By Dena Bauckman, vice president of product management, Zix.
When you go to the hospital, you want to be under the care of the best personnel and state-of-the-art technology. It’s easy to assume that’s the case when you’re surrounded by astronomically expensive devices like MRI machines, CT scanners, and surgical robots.
Behind the scenes, however, systems might not be on the cutting edge. According to a report from the Institute of Global Health Innovation at the Imperial College of London, the National Health Service is plagued by inadequate cyber defenses that could put the service system’s patients at risk. The picture isn’t any rosier on this side of the Atlantic Ocean. In September 2019 alone, just shy of 2 million records were breached in American healthcare hacks.
Antiquated computers, insufficient funding, and a lack of necessary expertise in cybersecurity are all combining to create a dangerous situation in healthcare. Sensitive as patient data may be, its theft isn’t even the biggest risk. “A cyberattack on a hospital’s computer system can leave medical staff unable to access important patient details — such as blood test results or X-rays, meaning they are unable to offer appropriate and timely care,” one of the aforementioned report’s authors wrote. “It can also prevent life-saving medical equipment or devices from working properly.”
A Typical Diagnosis
Despite the plethora of healthcare cybersecurity breaches in the headlines, most organizations still aren’t prepared to defend themselves against the latest generation of cyber threats. That’s no surprise because the number of threats they must contend with is increasing each day. In order to provide the best care possible, healthcare organizations must also collect some of the most valuable data available to enterprising cybercriminals.
Birthdays, Social Security numbers, payment information, and health records all add up to an identity theft gold mine. Once they have the information, hackers can steal even more with targeted phishing campaigns (a practice called spearphishing) that are almost impossible for the average user to detect. If all else fails, the granular detail associated with healthcare information means that the data can fetch a large sum on the dark web — especially when records are stolen by the millions.
As healthcare organizations adopt exciting new technologies, the problem only becomes worse. Those new technologies come with new vulnerabilities, some of which won’t be discovered until they’ve caused a breach. With so many digital devices (including those owned by employees) being used to access, store, and transmit sensitive data, it’s no wonder hackers are having an easy time finding an entry point.
Progress, Not Perfection
Verizon’s 2019 Data Breach Report found that healthcare organizations made up 15% of all data breach victims, and an August 2019 study by the Harvard School of Public Health indicated that 31% of Americans are “very concerned” their healthcare information is at risk of being stolen. That’s not to say organizations aren’t trying. Most of them have improved their security posture and implemented smart practices in order to protect themselves and their patients. The issue is that security is not a one-and-done process.
Sophisticated hackers are willing to spend the time and money necessary to strike pay dirt, which means healthcare providers must constantly strive to address the latest threats. These are the three places organizations should focus on in their efforts:
- Adopt a multi-layered security approach
Don’t look for the cybersecurity silver bullet; it doesn’t exist. Instead, use a layered security approach that provides protection from several critical attack vectors such as email, endpoint, and network. Put processes in place such as regularly updating software to the latest versions available and backing up systems frequently.
- Train employees thoroughly
Cybercriminals are a constant threat, but about 71% of healthcare breaches are inadvertently caused by employees. Onboarding cybersecurity experts is a costly proposition, but a few rigorous training sessions can create immediate and lasting improvements to your defenses. Remember that knowledge has a shelf life and that employees will need periodic refreshers to shake off rust and learn about the latest threats.

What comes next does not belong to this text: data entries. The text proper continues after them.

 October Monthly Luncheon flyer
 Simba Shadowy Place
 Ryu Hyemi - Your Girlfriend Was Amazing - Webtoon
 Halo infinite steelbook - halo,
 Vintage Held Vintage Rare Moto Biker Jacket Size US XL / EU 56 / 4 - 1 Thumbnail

- Evaluate the security of new technologies
Advancements in technology can revolutionize patient care, but that shouldn’t demand a sacrifice in patient security. All too often, technologies are adopted and security becomes an afterthought. Before new tools and devices are brought into a healthcare organization, security of the technology and associated data should be reviewed.

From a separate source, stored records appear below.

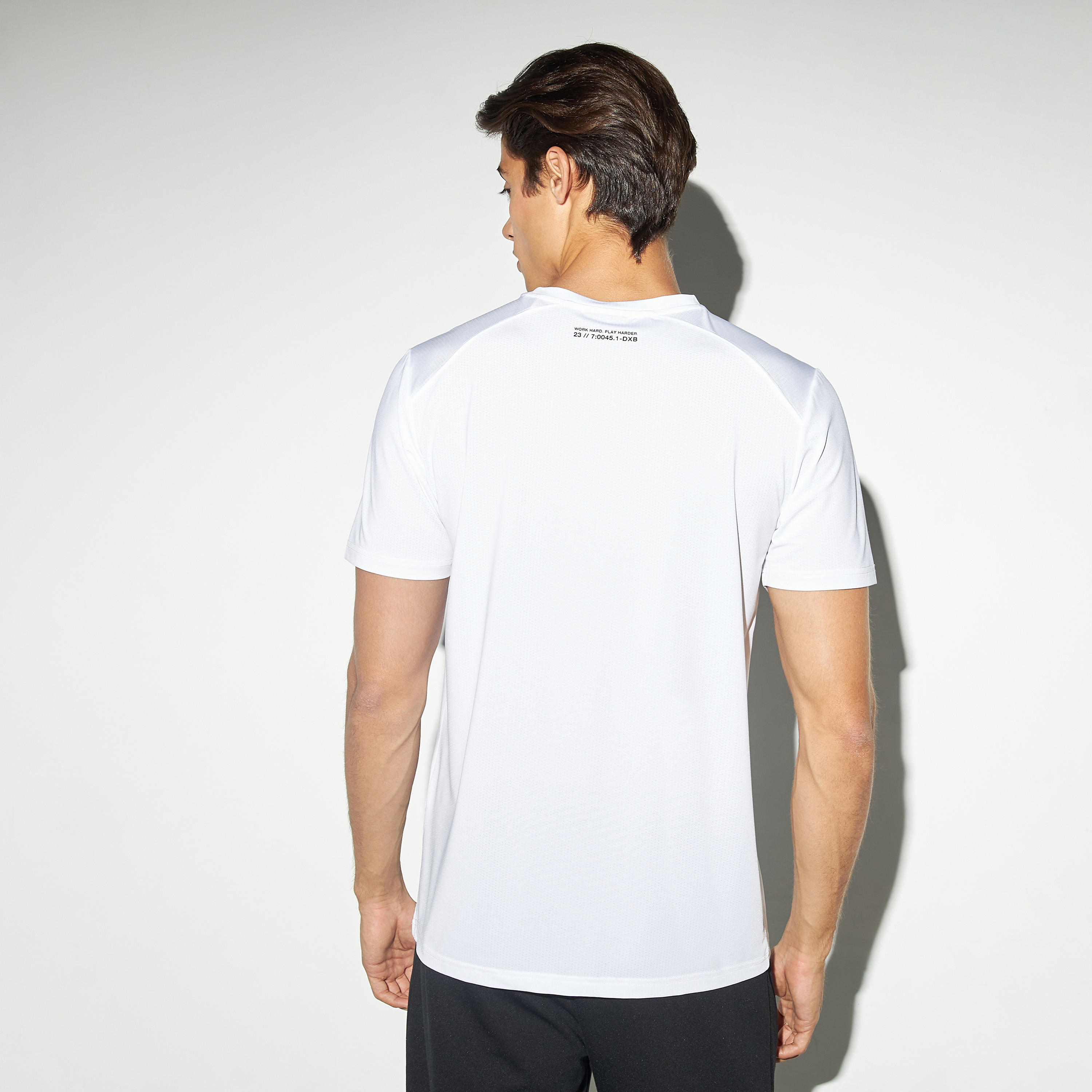 Slogan Print Oversized T-shirt with Short Sleeves and Crew Neck-men-clothing-sportswearandactivewear-tshirtsandpolos-image-3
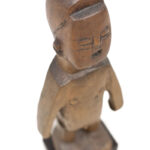 Venavi figure - Wood- Ewe - Togo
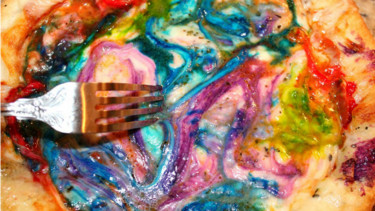 Pizza Pelangi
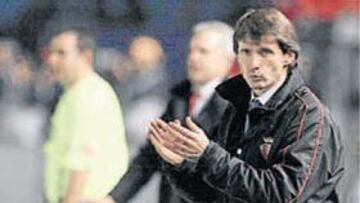 Ziganda ha tomado con acierto el relevo de Aguirre en el banquillo de Osasuna.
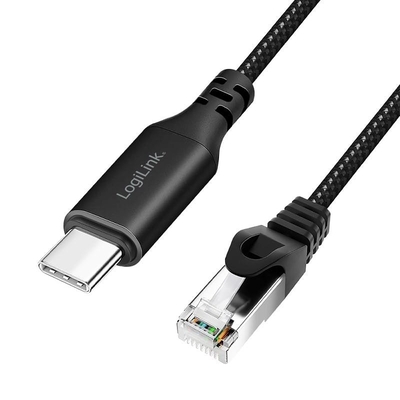 Product Καλώδιο USB Logilink 3.2 Type C - RJ45 15m base image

Dollar signs tend to dominate the headlines, but cybersecurity attacks aren’t just about the costs involved. A breach in security is a breach in patient trust under the best circumstances — under the worst, it can prove to be a massive obstacle that prevents healthcare organizations from providing the necessary care. Healthcare organizations owe it to their patients to make every effort possible to protect their sensitive data, and the above three security measures are a sensible place to start.